Document excerpt =
----

Imagine a small village made of 4 houses close to each other (e.g. 10 meters). At 1 kilometer from those, you have another very isolated house. Now, you arrive in that town and want to build your own house somewhere. You want to live close to the other houses and be friend with everybody. Consider those two alternative scenarios:

  1. You decide to be at the location where the average distance to any house is the smallest (i.e. minimizing a L1 loss function).

    • If you put your house at the center of the village, you will be around 10 meters away from 4 houses and 1 kilometer away from one house, which gives you an average distance of about 200 meters (10+10+10+10+1000 / 5).
    • If you place your house 500 meters away from the village, you will be around 500 meters away from 5 houses, which gives you an average distance of 500 meters.
    • If you place your house next to the isolated house, you will be 1km away from the village (4 houses) and around 10 meters away from 1 house, which gives you an average distance of about 800 meters.

    So the lowest average distance of 100 meters is reached by building your house in the village. More specifically, you will build your house in the middle of these 4 houses to gain a few more meters of average distance. And it turns out that this point is the "median point", that you would have obtained similarly using the median formula.

----

Data below =
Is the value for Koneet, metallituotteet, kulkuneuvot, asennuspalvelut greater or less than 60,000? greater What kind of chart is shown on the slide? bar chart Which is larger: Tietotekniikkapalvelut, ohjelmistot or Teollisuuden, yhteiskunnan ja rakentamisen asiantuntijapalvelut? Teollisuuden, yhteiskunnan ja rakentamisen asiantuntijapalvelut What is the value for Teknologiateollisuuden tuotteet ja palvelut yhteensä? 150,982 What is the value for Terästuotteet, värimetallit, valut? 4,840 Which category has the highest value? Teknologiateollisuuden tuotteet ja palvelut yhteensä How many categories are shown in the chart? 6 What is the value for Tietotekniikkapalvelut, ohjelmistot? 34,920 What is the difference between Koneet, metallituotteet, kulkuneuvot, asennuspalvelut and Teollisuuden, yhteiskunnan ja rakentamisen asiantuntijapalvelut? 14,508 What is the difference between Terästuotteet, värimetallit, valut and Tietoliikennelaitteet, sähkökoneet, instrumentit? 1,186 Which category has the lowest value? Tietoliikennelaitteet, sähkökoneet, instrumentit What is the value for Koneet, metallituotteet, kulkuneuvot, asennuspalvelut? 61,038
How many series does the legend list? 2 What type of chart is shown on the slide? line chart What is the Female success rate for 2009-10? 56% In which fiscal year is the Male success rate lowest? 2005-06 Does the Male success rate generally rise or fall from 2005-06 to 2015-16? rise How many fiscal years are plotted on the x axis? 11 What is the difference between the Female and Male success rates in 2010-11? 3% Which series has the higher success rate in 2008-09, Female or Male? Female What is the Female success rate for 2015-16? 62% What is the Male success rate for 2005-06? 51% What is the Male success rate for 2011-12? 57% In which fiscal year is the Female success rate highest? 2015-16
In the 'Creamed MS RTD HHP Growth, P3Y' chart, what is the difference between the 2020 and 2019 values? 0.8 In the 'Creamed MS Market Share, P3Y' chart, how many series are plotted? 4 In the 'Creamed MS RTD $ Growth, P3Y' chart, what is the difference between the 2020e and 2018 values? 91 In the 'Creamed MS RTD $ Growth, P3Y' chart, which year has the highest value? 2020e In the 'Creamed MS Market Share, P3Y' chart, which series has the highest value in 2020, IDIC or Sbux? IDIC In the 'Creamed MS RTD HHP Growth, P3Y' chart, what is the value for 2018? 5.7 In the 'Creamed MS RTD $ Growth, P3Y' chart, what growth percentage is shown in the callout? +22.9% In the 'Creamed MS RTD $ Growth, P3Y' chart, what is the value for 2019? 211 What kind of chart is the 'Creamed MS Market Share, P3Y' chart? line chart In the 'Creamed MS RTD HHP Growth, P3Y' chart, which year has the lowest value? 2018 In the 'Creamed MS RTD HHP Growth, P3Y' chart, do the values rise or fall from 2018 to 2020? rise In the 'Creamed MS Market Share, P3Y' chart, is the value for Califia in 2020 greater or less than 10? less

----

Exercise A = Sum up the house-location example in two sentences.
Exercise B = Rewrite the house-location example from "Imagine a small" up to and including "L1 loss function).", changing "village" to "hamlet".

Task answer A = A village of four houses stands about 1 kilometer from one isolated house, and a newcomer wants to build where the average distance to every house is smallest, which means minimizing an L1 loss function. Comparing a spot in the village, a spot 500 meters away, and a spot next to the isolated house shows that the village gives the lowest average, and the best place, in the middle of the four houses, is the median point.

Task answer B =
Imagine a small hamlet made of 4 houses close to each other (e.g. 10 meters). At 1 kilometer from those, you have another very isolated house. Now, you arrive in that town and want to build your own house somewhere. You want to live close to the other houses and be friend with everybody. Consider those two alternative scenarios:

  1. You decide to be at the location where the average distance to any house is the smallest (i.e. minimizing a L1 loss function).